Excerpted text:
Grouped Mean with grp_mean()
For advanced analysis, grp_mean() elegantly calculates group-wise means. It simplifies the process of aggregating data across one or more categorical variables, offering an efficient alternative to more verbose methods like those in dplyr.

# By a single group:
grp_mean(df,
         meanVar = "age",
         groups = "gender",
         weight = "wt" # optional
)

# `dplyr` equivalent:
# df %>%
#   group_by(gender) %>%
#   summarise(Mean = weighted.mean(age, wt)) %>%
#   ungroup()
gender Mean
Male 60.14175
Female 60.21559
# By many groups:
grp_mean(df,
         meanVar = "age",
         groups = c("gender", "partyId"),
         weight = "wt", # optional
         set_names = c("Gender", "Party Identification", "Average Age"), # optional: change names
         round_decimals = 2 # optional: round decimal places to 2 digits
) %>%
  head()

# `dplyr` equivalent:
# df %>%
#   group_by(gender, partyId) %>%
#   summarise(`Average Age` = weighted.mean(age, wt)) %>%
#   ungroup() %>%
#   rename(Gender = gender, `Party Identification` = partyId) %>%
#   head()
Gender Party Identification Average Age
Male Conservative 64.60
Female Conservative 65.86
Male Labour 59.81
Female Labour 59.29
Male Liberal Democrat 60.44
Female Liberal Democrat 59.71


Categorical data

Categorical data typically includes demographics or multiple-choice responses. Analysing these effectively unlocks insights into respondent behaviours and preferences.

Grouped Frequencies with grp_freq()

Task description:
Answer these about the grp_mean() text:
1. Which package does it name as having more verbose methods?
2. What mean is shown for Female in the single-group output?
3. What value is round_decimals set to in the many-groups call?
None of the lines are needed for this.

The data:
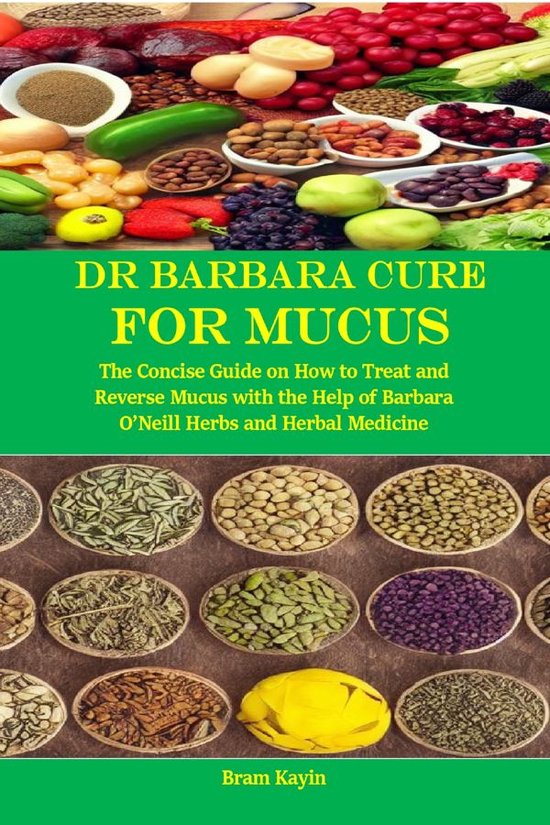 Dr Barbara Cure for Mucus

Answer for this exercise:
1. dplyr
2. 60.21559
3. 2